■ Supplied data:

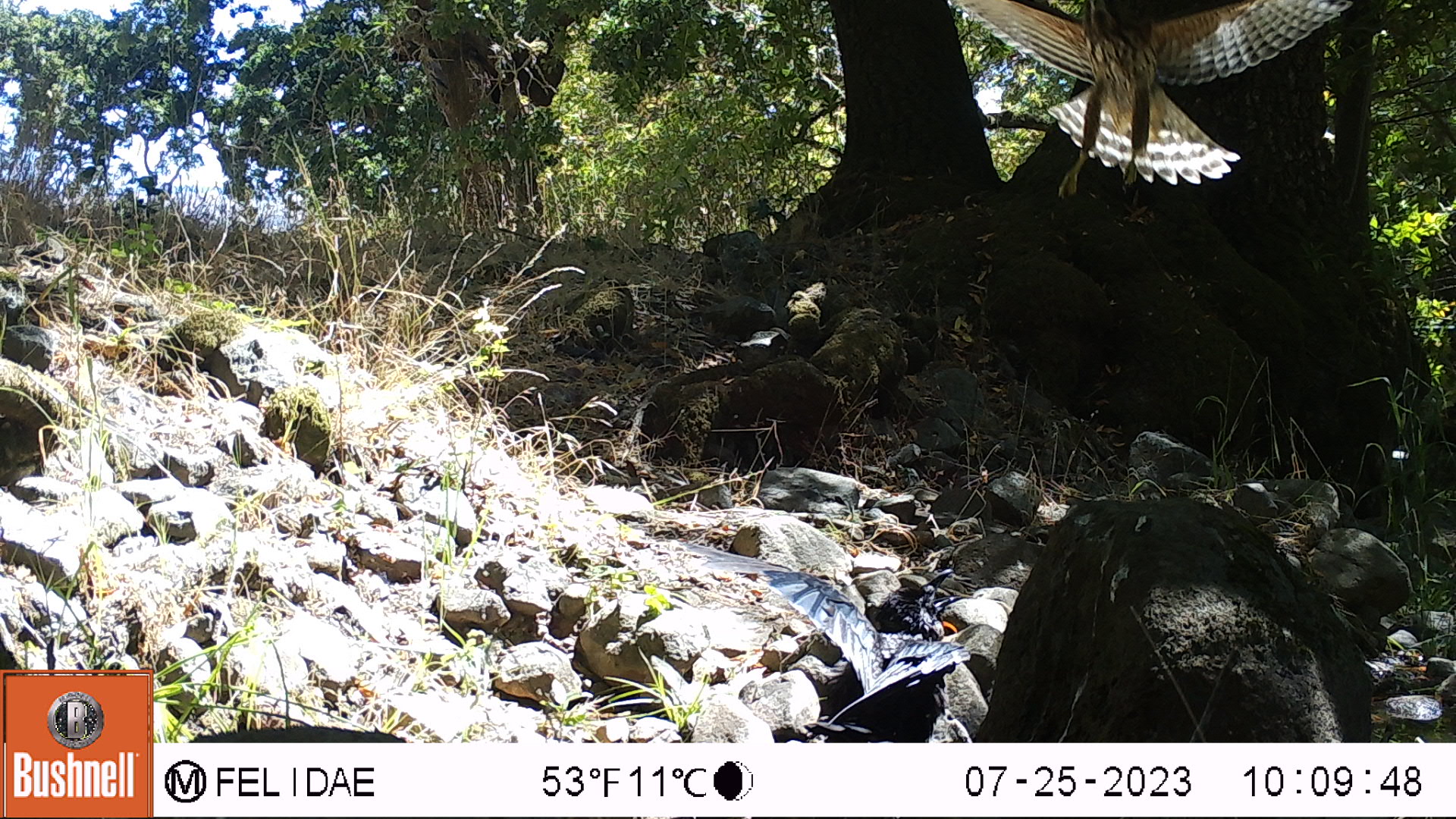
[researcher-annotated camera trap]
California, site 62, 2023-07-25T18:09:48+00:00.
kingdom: Animalia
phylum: Chordata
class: Aves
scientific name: Aves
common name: bird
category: unknown bird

■ What the task asks:
Provide the listing above once more, exactly, with the pictures removed.

■ Result of the task:
[researcher-annotated camera trap]
California, site 62, 2023-07-25T18:09:48+00:00.
kingdom: Animalia
phylum: Chordata
class: Aves
scientific name: Aves
common name: bird
category: unknown bird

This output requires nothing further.